Documento -
■ ■ ■

Su nombre llevaba cosidas unas alas que le permitieron alzarse en las alturas y ser una precursora de su tiempo. Paloma Gómez Borrero voló hasta la Santa Sede para convertirse en la primera mujer corresponsal del mundo en El Vaticano, un feudo masculino y cerrado, y se convirtió así en una de las primeras periodistas en informar a una España postfranquista de lo que acaecía fuera de nuestras fronteras. Más que Paloma era un ángel y tenía la capacidad de hacerte reír y llorar en un lapso de tiempo de diez minutos enlazando, como solo ella era capaz, dos historias que te erizaban la piel y te secuestraban las lágrimas para verterlas un instante después entre carcajadas.

Recuerdo una cena en la que los clínex volaban mientras nos relataba cómo, en una visita a Jerusalén con Juan Pablo II, una mujer se saltó el cerco de seguridad para correr a sus brazos gritando su nombre. El Papa pidió a sus escoltas que la dejasen abrazarlo y entre sollozos ella le recordó que era una niña que, en su época de soldado en la II Guerra Mundial, él había rescatado. “Tú me dijiste, cuando quería morirme tras perder a mis padres, que debía tener fe y que sería feliz y me consolaste, y hoy al verte, necesitaba darte las gracias por haber dado una razón a mi existencia”, relataba Paloma mientras el paquete de pañuelos de papel corría de mano en mano entre los comensales de la mesa. Nosotros, tus niños, Amalia, Mercedes, Marta, Juan Carlos, Kiko y una servidora, sentimos entonces que nos incrementabas también las razones y la vida con aquel relato. Nunca he conseguido contarlo sin sentir los ojos acuosos.

■ ■ ■

Extractos de datos -

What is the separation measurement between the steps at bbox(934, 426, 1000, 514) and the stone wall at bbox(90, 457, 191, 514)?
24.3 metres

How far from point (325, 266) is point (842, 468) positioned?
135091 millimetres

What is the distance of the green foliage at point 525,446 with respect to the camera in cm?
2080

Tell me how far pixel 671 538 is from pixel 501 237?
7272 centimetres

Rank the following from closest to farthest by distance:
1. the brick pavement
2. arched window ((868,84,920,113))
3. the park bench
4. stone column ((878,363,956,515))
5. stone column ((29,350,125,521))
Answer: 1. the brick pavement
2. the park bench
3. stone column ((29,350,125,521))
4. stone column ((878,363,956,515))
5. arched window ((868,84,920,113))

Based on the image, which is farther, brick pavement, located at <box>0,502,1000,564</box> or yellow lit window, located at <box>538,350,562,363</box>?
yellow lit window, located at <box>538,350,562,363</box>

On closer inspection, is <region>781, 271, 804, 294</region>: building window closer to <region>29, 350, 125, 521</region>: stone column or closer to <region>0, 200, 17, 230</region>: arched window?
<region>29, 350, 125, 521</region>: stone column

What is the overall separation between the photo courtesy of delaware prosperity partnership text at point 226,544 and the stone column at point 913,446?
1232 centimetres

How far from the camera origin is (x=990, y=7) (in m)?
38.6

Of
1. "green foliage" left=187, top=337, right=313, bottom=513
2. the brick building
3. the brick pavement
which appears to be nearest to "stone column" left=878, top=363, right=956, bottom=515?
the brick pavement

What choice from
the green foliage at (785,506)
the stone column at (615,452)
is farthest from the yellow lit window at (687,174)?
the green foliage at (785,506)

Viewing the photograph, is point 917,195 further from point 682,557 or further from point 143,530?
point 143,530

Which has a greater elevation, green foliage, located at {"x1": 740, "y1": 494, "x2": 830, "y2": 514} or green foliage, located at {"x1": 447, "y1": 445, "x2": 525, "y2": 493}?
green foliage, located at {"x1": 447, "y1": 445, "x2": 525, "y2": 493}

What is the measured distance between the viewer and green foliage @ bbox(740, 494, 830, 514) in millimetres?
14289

■ ■ ■

Continúa el texto sobre Paloma Gómez Borrero justo después de su última frase.

Respuesta -
Paloma era generosa, honesta, impetuosa, profesional, fiel, noble, divertida y abierta. Era una de esas niñas atrapadas en el cuerpo de una mujer a las que cuando mirabas a los ojos veías de verdad y cuya edad se difuminaba en su sonrisa. Cuando te hablaba lo hacía captando toda tu atención, te cogía del brazo y te embelesaba. Ella lo veía todo, lo escuchaba todo y lo percibía todo. Tenía instinto de informadora dentro y fuera de su Olivetti y supo ver antes que yo misma el fuego de un amor que empezaba.

Fue una de esas amistades prestadas que comparten amigas igualmente generosas dispuestas a hacer de tu vida un lugar mejor. La conocí en Roma donde a nosotros, a los que nos apeló entonces ya como sus “niños”, nos abrió las puertas de su casa, nos cocinó, nos llevó a restaurantes mágicos, nos enseñó las tripas de San Pedro y nos descubrió iglesias que nadie visitaba y que eran mucho más ricas en arquitectura, retablos y magia que las que copaban turistas. Con la pena de su marcha he recordado estos días con nuestra “pandilla romana” cómo la hicimos esperar el segundo día por entretenernos como niños tomando un capuchino y lamento mucho no haber cumplido su deseo de casarme por intercesión suya en la que, para mí, y gracias en parte a ella y a aquel grupo de salvadores de mi alma, será siempre la ciudad del amor. Ahora Roma tiene más ángel que nunca.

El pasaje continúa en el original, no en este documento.